(A block of data)

_ _ _ _ _

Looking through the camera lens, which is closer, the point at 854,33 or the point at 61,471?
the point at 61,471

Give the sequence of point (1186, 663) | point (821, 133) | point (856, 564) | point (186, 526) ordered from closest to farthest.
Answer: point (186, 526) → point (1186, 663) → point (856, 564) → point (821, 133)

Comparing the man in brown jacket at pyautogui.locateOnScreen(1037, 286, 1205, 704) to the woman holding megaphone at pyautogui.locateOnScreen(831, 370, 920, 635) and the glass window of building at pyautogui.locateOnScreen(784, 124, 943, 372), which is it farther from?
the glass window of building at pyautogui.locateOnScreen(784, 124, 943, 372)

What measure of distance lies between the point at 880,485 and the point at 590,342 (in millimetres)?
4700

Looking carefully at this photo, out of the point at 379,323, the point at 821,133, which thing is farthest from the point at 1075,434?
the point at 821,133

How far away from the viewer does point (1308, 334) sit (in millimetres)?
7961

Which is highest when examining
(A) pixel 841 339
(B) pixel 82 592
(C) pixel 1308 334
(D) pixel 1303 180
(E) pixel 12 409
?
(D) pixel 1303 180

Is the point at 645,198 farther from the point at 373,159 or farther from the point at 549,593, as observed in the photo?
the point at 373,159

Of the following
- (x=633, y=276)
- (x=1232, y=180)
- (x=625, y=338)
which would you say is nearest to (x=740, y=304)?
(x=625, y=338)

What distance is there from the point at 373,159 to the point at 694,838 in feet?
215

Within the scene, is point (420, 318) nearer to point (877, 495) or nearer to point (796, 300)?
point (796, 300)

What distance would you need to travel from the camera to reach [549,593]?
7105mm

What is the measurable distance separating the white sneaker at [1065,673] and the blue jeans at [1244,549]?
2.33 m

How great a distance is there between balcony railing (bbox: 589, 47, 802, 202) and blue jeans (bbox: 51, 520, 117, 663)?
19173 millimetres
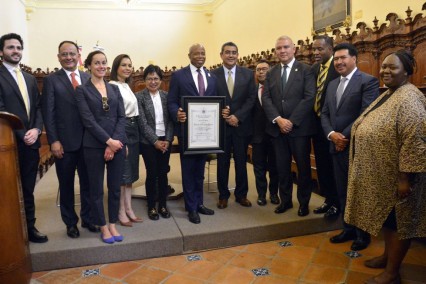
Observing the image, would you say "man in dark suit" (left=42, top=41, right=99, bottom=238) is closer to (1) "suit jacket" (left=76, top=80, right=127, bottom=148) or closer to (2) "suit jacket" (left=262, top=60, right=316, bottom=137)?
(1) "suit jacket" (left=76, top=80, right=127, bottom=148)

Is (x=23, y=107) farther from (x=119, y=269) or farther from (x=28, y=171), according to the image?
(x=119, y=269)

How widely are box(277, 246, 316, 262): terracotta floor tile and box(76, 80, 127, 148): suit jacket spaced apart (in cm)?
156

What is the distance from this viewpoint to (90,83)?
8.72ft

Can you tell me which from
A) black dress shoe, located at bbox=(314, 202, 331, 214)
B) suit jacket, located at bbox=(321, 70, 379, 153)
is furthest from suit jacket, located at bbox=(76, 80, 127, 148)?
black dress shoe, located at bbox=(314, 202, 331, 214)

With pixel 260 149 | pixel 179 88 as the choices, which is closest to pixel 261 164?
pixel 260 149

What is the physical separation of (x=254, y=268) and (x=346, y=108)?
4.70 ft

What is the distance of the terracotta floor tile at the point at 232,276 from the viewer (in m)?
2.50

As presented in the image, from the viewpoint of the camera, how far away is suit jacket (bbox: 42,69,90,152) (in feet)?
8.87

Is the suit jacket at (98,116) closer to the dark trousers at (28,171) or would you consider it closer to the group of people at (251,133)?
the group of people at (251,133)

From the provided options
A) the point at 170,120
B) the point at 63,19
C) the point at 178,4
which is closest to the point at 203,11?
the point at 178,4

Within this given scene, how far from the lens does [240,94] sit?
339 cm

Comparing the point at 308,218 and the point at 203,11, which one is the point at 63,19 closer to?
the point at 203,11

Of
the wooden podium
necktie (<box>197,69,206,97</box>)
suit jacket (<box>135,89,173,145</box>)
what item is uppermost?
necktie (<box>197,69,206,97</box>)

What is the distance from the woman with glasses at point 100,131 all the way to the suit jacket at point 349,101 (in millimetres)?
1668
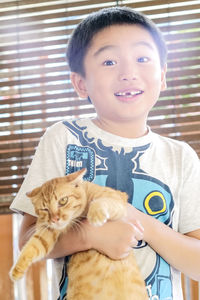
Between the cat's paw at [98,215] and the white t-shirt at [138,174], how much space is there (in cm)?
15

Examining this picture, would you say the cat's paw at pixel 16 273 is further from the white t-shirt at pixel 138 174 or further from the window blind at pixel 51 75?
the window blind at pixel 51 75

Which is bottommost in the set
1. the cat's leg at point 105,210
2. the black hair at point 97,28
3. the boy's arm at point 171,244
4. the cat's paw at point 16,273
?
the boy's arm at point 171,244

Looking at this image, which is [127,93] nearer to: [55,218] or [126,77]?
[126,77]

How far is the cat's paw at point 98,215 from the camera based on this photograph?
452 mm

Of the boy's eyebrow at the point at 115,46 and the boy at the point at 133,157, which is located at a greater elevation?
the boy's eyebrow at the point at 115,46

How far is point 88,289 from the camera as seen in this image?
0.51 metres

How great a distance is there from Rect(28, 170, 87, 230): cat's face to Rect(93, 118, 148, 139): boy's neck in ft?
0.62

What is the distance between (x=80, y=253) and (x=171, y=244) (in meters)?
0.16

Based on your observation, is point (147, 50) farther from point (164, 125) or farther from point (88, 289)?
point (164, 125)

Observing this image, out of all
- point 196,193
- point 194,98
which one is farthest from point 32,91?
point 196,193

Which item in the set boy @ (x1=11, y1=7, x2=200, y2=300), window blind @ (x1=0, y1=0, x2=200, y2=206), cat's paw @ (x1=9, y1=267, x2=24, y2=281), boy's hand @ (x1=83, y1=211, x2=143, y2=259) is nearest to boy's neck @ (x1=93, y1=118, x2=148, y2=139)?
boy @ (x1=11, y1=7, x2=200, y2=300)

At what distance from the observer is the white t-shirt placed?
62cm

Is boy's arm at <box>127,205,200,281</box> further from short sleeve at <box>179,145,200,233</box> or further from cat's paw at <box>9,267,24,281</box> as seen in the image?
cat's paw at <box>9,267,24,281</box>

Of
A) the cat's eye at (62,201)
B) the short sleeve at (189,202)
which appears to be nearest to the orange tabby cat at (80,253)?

_ _ _ _ _

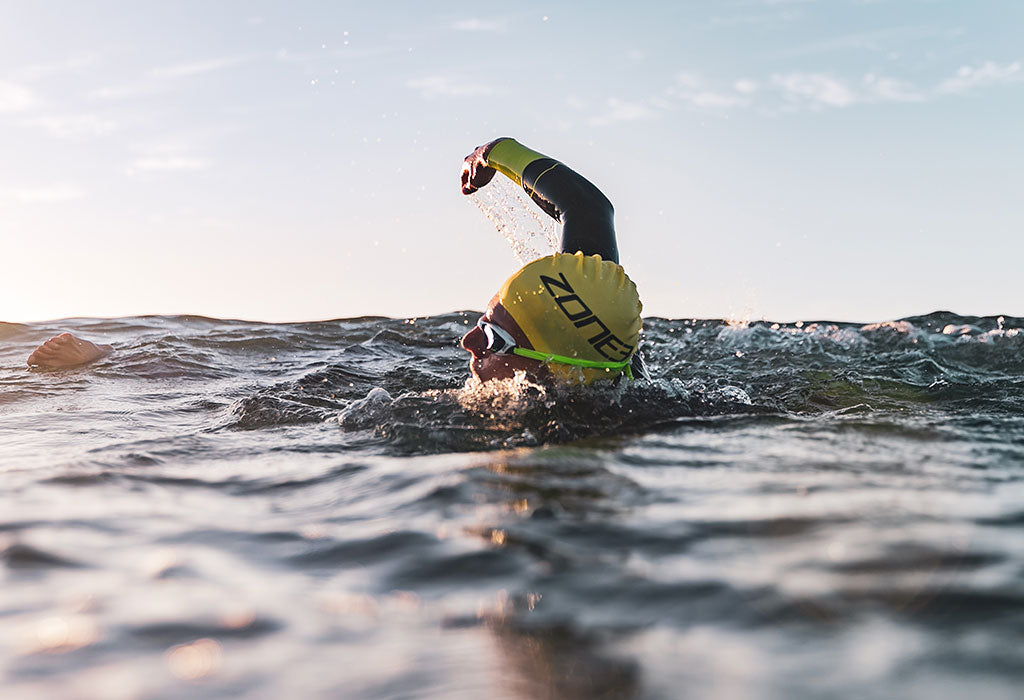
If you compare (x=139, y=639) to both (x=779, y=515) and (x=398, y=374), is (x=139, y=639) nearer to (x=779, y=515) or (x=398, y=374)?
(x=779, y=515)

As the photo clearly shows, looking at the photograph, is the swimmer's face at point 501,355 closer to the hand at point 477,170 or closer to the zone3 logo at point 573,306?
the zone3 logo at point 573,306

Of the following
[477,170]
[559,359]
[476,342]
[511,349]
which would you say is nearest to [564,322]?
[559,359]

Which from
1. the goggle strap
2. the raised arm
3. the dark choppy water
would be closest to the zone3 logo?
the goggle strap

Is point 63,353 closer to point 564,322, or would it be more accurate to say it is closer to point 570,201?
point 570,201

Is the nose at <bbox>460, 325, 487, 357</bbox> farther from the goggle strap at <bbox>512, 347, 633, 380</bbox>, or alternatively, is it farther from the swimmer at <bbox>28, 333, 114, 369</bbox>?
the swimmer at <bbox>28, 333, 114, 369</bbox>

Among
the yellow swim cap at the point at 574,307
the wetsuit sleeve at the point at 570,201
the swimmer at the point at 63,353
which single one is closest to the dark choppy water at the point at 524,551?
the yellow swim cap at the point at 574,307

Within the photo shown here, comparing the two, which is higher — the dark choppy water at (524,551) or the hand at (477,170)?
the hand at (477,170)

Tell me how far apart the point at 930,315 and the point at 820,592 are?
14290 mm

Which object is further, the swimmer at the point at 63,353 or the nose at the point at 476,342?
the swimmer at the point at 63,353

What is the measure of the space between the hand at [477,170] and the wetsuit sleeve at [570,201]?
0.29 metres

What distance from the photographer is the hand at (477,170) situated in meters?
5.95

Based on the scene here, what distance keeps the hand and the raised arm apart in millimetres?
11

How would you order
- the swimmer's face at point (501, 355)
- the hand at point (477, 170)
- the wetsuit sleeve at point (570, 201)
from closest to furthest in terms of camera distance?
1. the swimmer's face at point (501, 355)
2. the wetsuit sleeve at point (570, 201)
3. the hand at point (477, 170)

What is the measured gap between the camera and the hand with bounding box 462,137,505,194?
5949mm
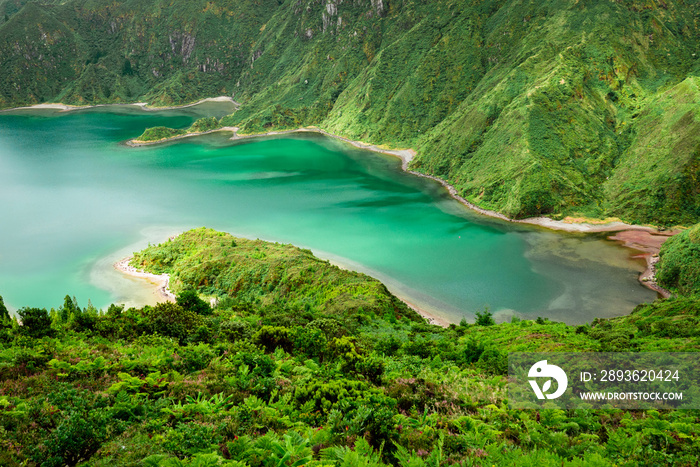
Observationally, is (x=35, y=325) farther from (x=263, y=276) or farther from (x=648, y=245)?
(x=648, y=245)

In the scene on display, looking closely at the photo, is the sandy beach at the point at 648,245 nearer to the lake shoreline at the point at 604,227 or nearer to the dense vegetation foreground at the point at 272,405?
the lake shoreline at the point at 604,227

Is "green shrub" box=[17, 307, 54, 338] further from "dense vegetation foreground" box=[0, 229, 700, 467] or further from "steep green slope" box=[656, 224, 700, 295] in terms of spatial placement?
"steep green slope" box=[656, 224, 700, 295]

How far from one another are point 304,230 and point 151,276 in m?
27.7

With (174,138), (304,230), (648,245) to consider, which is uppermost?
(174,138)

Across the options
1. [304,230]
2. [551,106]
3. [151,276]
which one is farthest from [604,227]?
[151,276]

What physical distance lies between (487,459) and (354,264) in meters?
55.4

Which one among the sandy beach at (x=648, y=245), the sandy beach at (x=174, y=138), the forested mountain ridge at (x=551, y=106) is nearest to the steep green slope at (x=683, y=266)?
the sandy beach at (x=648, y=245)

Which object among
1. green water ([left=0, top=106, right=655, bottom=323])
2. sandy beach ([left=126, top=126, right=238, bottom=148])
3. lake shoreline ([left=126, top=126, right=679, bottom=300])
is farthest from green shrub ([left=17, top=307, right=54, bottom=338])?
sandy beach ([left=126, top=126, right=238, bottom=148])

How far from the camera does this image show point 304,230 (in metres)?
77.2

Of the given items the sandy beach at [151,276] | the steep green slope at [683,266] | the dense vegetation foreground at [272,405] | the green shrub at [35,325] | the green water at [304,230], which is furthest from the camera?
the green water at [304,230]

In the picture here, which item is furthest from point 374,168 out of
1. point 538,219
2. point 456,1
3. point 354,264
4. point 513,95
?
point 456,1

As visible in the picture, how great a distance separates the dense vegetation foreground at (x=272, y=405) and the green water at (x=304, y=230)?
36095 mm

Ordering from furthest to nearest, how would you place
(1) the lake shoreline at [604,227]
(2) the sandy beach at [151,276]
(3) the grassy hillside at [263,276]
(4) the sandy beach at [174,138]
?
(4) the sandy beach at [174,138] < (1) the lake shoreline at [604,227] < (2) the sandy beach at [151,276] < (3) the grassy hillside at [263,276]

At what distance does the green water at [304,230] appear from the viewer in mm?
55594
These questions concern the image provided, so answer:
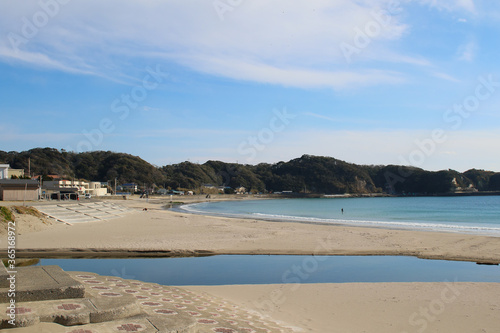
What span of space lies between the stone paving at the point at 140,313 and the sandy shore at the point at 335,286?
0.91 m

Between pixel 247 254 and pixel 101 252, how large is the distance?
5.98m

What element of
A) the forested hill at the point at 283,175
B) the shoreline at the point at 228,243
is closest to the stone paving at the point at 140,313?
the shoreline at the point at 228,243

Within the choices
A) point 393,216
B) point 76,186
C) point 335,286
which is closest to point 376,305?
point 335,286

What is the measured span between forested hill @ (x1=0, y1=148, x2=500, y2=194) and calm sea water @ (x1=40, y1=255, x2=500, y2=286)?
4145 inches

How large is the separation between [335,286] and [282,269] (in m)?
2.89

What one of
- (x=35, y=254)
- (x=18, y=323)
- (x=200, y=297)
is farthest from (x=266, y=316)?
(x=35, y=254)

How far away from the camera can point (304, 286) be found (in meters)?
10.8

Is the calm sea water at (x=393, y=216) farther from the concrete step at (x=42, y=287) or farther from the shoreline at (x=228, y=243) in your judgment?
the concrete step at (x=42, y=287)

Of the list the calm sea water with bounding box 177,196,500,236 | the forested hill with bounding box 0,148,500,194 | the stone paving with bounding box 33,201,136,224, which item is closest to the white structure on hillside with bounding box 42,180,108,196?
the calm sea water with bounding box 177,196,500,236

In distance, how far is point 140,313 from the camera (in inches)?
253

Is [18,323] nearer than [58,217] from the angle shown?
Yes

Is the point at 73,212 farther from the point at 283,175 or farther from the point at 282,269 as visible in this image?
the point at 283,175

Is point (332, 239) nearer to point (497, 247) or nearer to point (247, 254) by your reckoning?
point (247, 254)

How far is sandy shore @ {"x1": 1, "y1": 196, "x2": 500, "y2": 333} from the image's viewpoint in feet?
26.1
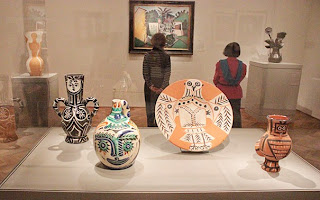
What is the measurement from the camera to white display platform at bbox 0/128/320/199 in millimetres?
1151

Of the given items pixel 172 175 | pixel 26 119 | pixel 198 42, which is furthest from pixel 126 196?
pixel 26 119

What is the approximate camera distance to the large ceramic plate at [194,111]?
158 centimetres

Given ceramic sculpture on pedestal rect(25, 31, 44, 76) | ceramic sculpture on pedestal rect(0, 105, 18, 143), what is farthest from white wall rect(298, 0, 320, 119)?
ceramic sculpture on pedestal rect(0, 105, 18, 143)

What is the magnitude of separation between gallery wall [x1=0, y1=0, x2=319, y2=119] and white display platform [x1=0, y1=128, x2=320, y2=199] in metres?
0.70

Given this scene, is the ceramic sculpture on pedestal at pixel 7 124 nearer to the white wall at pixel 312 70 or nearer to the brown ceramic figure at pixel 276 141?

_ _ _ _ _

Copy out word for word every line from the one containing "Looking through the" down to the one containing "19173 millimetres", including both of those lines.

ANSWER TO THIS TASK:
Looking through the camera lens, which is closer, the point at 854,33 or the point at 61,471?
the point at 61,471

Give the sequence of point (1186, 663) | point (821, 133) | point (856, 564) | point (186, 526) ordered from closest to farthest.
Answer: point (186, 526) → point (1186, 663) → point (856, 564) → point (821, 133)

Comparing the man in brown jacket at pyautogui.locateOnScreen(1037, 286, 1205, 704) to the woman holding megaphone at pyautogui.locateOnScreen(831, 370, 920, 635) and the glass window of building at pyautogui.locateOnScreen(784, 124, 943, 372), which is it farther from?
the glass window of building at pyautogui.locateOnScreen(784, 124, 943, 372)

What measure of distance lies between the point at 880,485 and the point at 590,342 (in millimetres)?
4700

Looking carefully at this photo, out of the point at 379,323, the point at 821,133, which thing is farthest from the point at 1075,434?
the point at 821,133

How far away from the viewer does point (1308, 334) sit (in millimetres)?
7961

Which is highest when examining
(A) pixel 841 339
(B) pixel 82 592
(C) pixel 1308 334
(D) pixel 1303 180
(E) pixel 12 409
?
(D) pixel 1303 180

Is the point at 645,198 farther from the point at 373,159 or farther from the point at 549,593, as observed in the photo?
the point at 373,159

Of the following
- (x=633, y=276)
- (x=1232, y=180)
- (x=625, y=338)
which would you say is nearest to (x=740, y=304)?
(x=625, y=338)

What distance is there from the point at 373,159 to the point at 694,838 in feet?
215

Within the scene, is point (420, 318) nearer to point (877, 495) or nearer to point (796, 300)?
point (796, 300)

What distance would you need to travel from the camera to reach [549,593]?
7105mm

What is the measurable distance separating the white sneaker at [1065,673] and the blue jeans at [1244,549]?
2.33 m

How great a distance is there between balcony railing (bbox: 589, 47, 802, 202) and blue jeans (bbox: 51, 520, 117, 663)?
19173 millimetres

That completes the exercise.